In recognition of the Cottage turning 175 years old this summer our Senior Preservationist, Jeff Larry, looks back on the Cottage’s early years:
In 1842, noted landscape gardener and designer Andrew Jackson Downing published Cottage Residences, a widely successful and influential book promoting Gothic Revival as an architectural style that stressed the importance of simplicity and truth in design and manner of living. The style was based on forms present in England since the early 18th century but did not appear in the United States in its rural form until the 1830s when architect A. J. Davis designed Glen Ellen, a villa located north of Baltimore. Davis followed this project in 1838 with plans for Knoll, now known as Lyndhurst, a National Trust site in Tarrytown, New York. A hint of Downing’s ideology on the Gothic Revival style is seen in his book The Architecture of Country Houses where he wrote,
“It is the solitude and freedom of the family home in the country which constantly preserves the purity of the nation, and invigorates its intellectual powers. The battle of life, carried on in cities, gives a sharper edge to the weapon of character, but its temper is for the most part, fixed amid those communings with nature and the family, where individuality takes its most natural and strongest development.”
It seems appropriate that Lincoln and his family would choose to move into such a home in June of 1862. But the Lincolns were not the first to benefit from this rural retreat. The story of this place began 20 years before Lincoln’s arrival on July 23, 1842 when Washington City builder William H. Degges submitted his handwritten,
“Specifications of materials and workmanship, of a house to be built for Geo. W. Riggs on his farm near Rock Creek Church.”
Degges came from a family of respected brick makers, masons and master carpenters and was thirty years old when he received the commission to build a country home for George W. Riggs.

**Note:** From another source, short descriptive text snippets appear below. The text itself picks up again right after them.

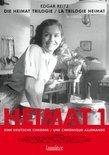 Heimat - Serie 1
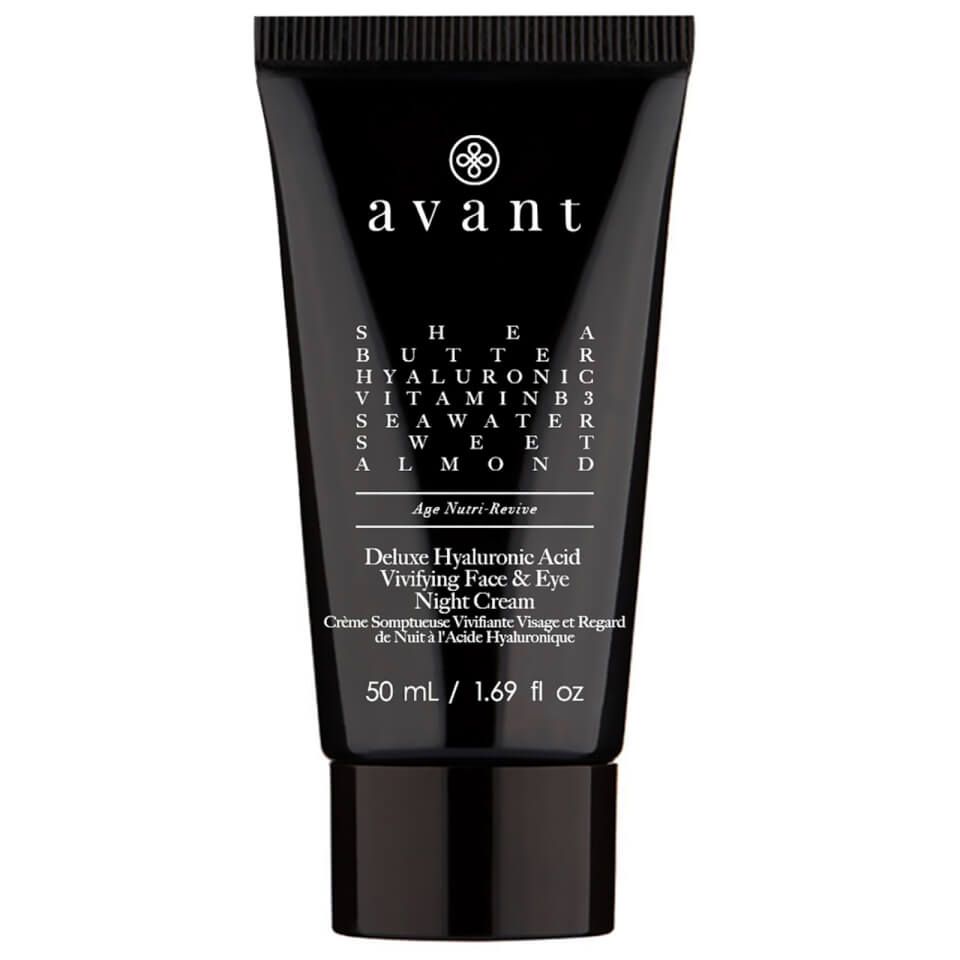 Avant Skincare Deluxe Hyaluronic Acid Vivifying Face & Eye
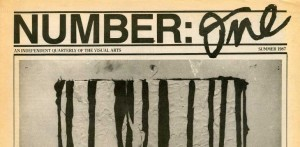 Number: Issue 1 from the summer of 1987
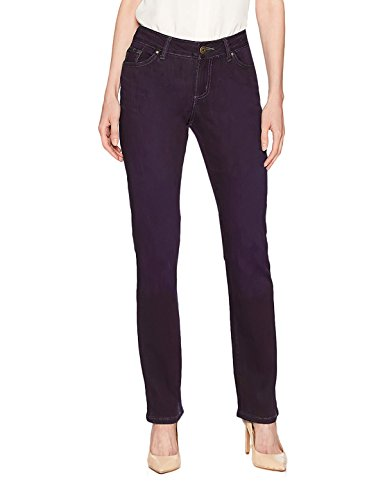 LEE Misses Platinum Label Curvy Fit Straight Leg Pant, Regal, Size 12 Medium ()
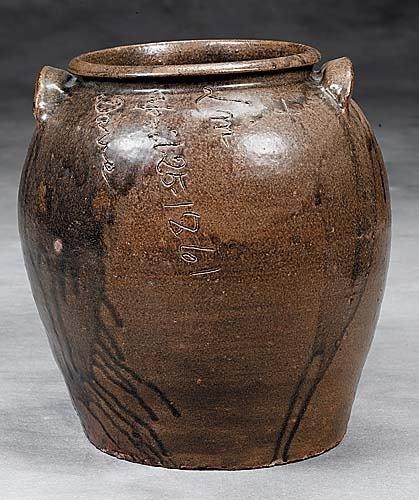 412: Edgefield Dist. stoneware storage jar, signed Dave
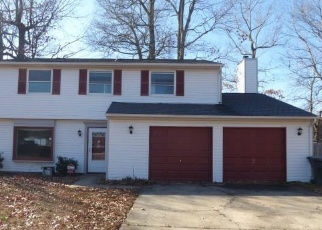 Foreclosed Home in Newport News 23602 ASHWOOD DR - Property ID: 4373694331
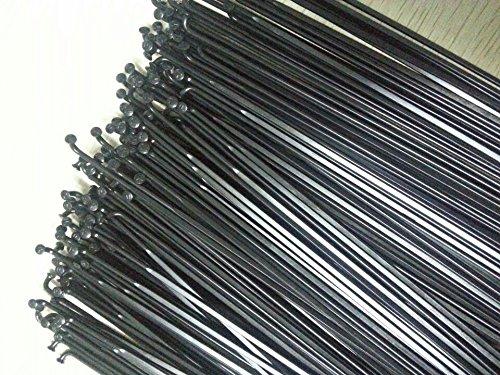 Pillar PSR Aero 1432 Stainless Steel Spokes with Brass Nipples spoke 72pcs/lot by HalloMotor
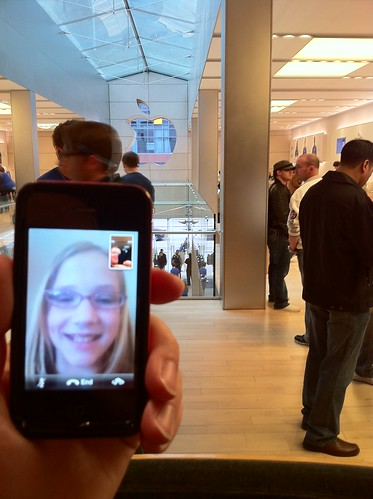 FaceTime videoconference from Michigan Avenue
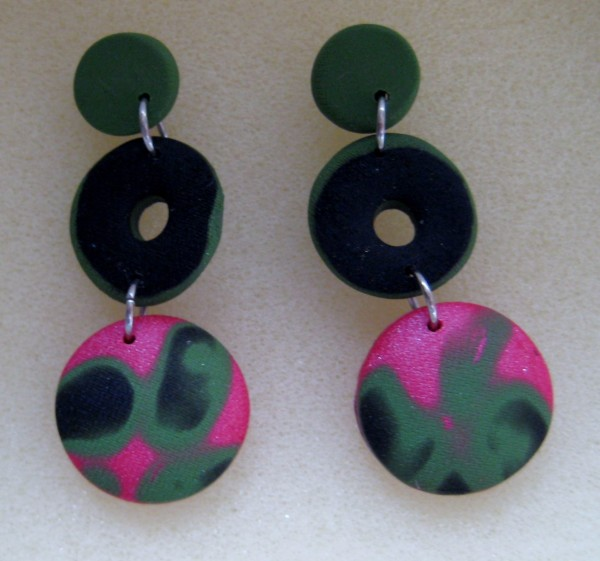 Coral/Black/Green Circles Earrings by Charmaine Harbort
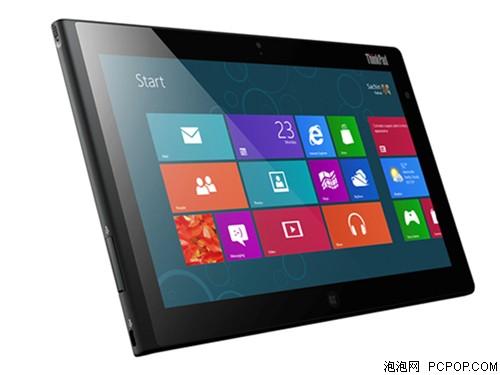 ThinkPadTablet 2 36792AC 平板电脑
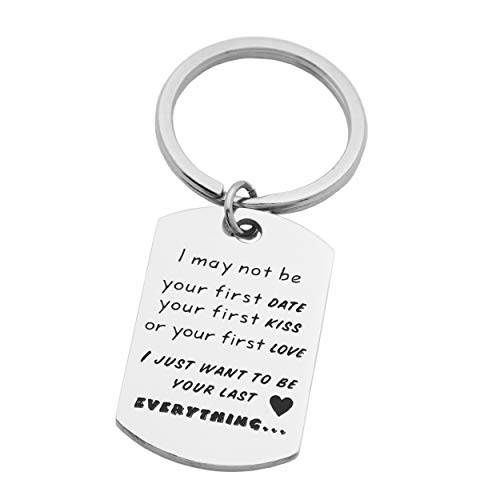 Kingmaruo Boyfriend Gift Mens Keychain Stainless Steel Dog Tag Keyring Husband Gift for Him (I Just Want to Be Your Last - Pendant Boy Kiss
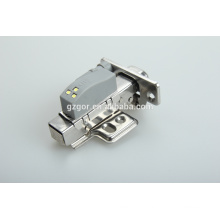 LED light soft close cabinet hinge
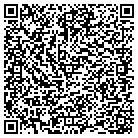 QR code with Fresh & Clean Janitorial Service contacts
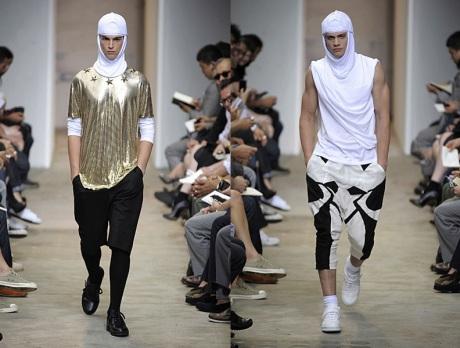 Givenchy menswear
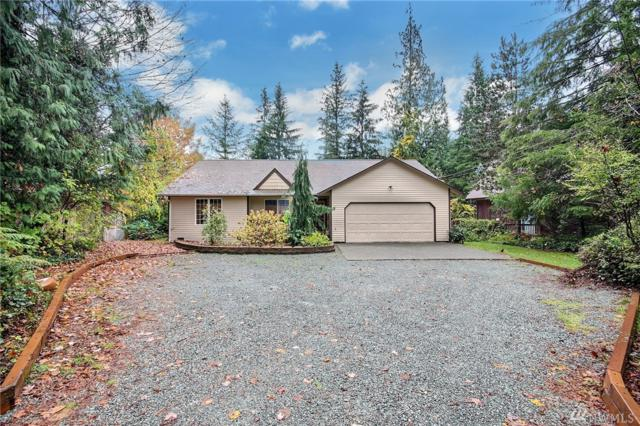 43124 177th St SE, Gold Bar, WA 98251 (#1382665) :: Real Estate Solutions Group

The opportunity to build a unique home for a prominent local businessman must have been seen as a promising new start for just a few months earlier he had left a partnership to become a sole proprietor and rented land on Pennsylvania Avenue to build a “Carpenter’s Shop.”
Degges’ collaborator on the project was an interesting man named John Skirving. Skirving had a history of experience in the building trades as an architectural designer, artist, master bricklayer, furnace designer and as a heating & ventilation engineer. The project held new business possibilities for Skirving as well. Since the financial downturn of 1839 Skirving had been traveling to Washington City from his home in Philadelphia to pursue federal contracts for heating and ventilation design. In 1842 his Philadelphia business failed and he moved with his family to Capitol Hill where he built a Gothic Revival style home very similar to the Cottage. Though he is only credited in the Cottage specifications as designing the south veranda, because of his experiences and interests, it is possible his contribution to the entire Cottage design was more significant.
The house built for George W. Riggs was located on 50 acres of trees, orchards and pasture and was surrounded by the summer homes, country estates and farms of the city’s elite. This move to the country registered Riggs’ new place in society; for in the two years prior he had married, had two children, and formed Corcoran & Riggs, a successful banking firm with neighbor William Corcoran.
The family moved into what is today the central block. The East Wing, possibly used as a summer kitchen, was completed soon after the Riggs family’s arrival. The West Wing was added around 1848. The western addition substantially increased the size of the Cottage which in an 1850 census listed the residents as Mr. & Mrs. Riggs, Mrs. Riggs’ mother, five children and six other individuals, possibly servants and at least one slave.
For personal and financial reasons, Riggs sold the Cottage and surrounding acreage in 1851 to the U.S. Government to develop the first military asylum. Thus, when the Lincolns first moved out to the Cottage in 1862 it had been under government ownership for over ten years.